Version v7.8.3 - Additional Details
Security
The following items have been addressed:
- 1 - Summary:
- Additional information could be made accessible by leveraging existing authorized access information
- Requirement:
- An authorized user would have to be already logged in with the correct username and password
- An authorized user would have to already be given access to associated items securely stored in the system
- Scope of Impact:
- User would have to already have gained access to an authorized account on the Password Server, as well as have been granted access to secured information
- The access entries would display as usual in Password Server's auditing and history features.
- Status:
- This vulnerability has been fixed in this release.
- Versions Affected: All
- 2 - Summary:
- Information could be modified by leveraging existing authorized access
- Improvements have been made to further safeguard Password Server's secure information
- Requirement:
- An unauthorized user would have to be already logged in with the correct username and password
- An unauthorized user would have to take advantage of detailed internal system information
- Scope of Impact:
- User would have to already have gained access to an authorized account on the Password Server.
- The changes would display as usual in Password Server's auditing and history features.
- Status:
- This vulnerability has been fixed in this release.
- Versions Affected: 7+
- 3 - Summary:
- In a local security context, insufficient output controls could allow an authenticated user opportunity to exploit handling system information, by entering values into the system
- Requirement:
- An unauthorized user (attacker) would have to be already logged in with the correct username and password, to enter values
- Then another authorized user would have to navigate to the same locations in the Password Server Web Client.
- Scope of Impact:
- User would have to already have gained access to an authorized account on the Password Server.
- The entries along with any further activities would display as usual in Password Server's auditing and history features.
- Status:
- This vulnerability has been fixed in this release.
- Versions Affected: 7+
- 4 - Summary:
- In a local security context, the automatic auto-fill of password credentials by browser or browser plugin, could potentially be leveraged by a third-party script running on the same local website domain.
- Additional information could be made accessible by accessing information from one domain and injecting it into another
- Requirement:
- An authorized user would have to have already obtained the correct username and password
- Another third party script would have authorized to run on the same local domain website
- Scope of Impact:
- User would have to already have gained access to an authorized account on the Password Server.

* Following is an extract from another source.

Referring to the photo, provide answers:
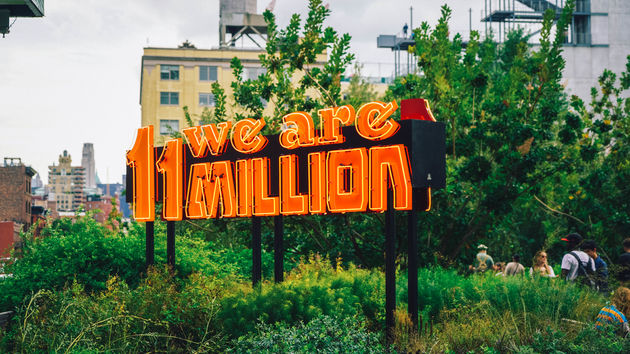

- The entries by the third party would appear to as the original user in the auditing and history features.
- Status:
- This is an issue best addressed by organizational awareness and user behaviour
- The vulnerability has been addressed in part by this release, but browsers and plugins and third-party scripts continue to find new innovative work-arounds.
- Recommendation (optional): to further mitigate this concern Disable Automatic Auto-Fill in your browser(s)
- Versions Affected: All
- 5 - Summary:
- A knowledgeable person with access to a previously accessed and unsecured Password Server machine could leverage information to gain entry into the application.
- Requirement:
- An authorized user would have to have already obtained the correct username and password
- An unauthorized user would have to have access to the machine and detailed system knowledge to leverage application entry information
- Scope of Impact:
- An individual would have to already have gained access to a machine having authorized account access on the Password Server.
- The entry by the individual would appear to as the original user in the auditing and history features.
- Status:
- This vulnerability has been fixed in this release.
- Versions Affected: All
Acknowledgements:
- Pleasant Solutions would like to thank Profundis Labs for their security audit and for their participation and cooperation with us, in protecting our customers.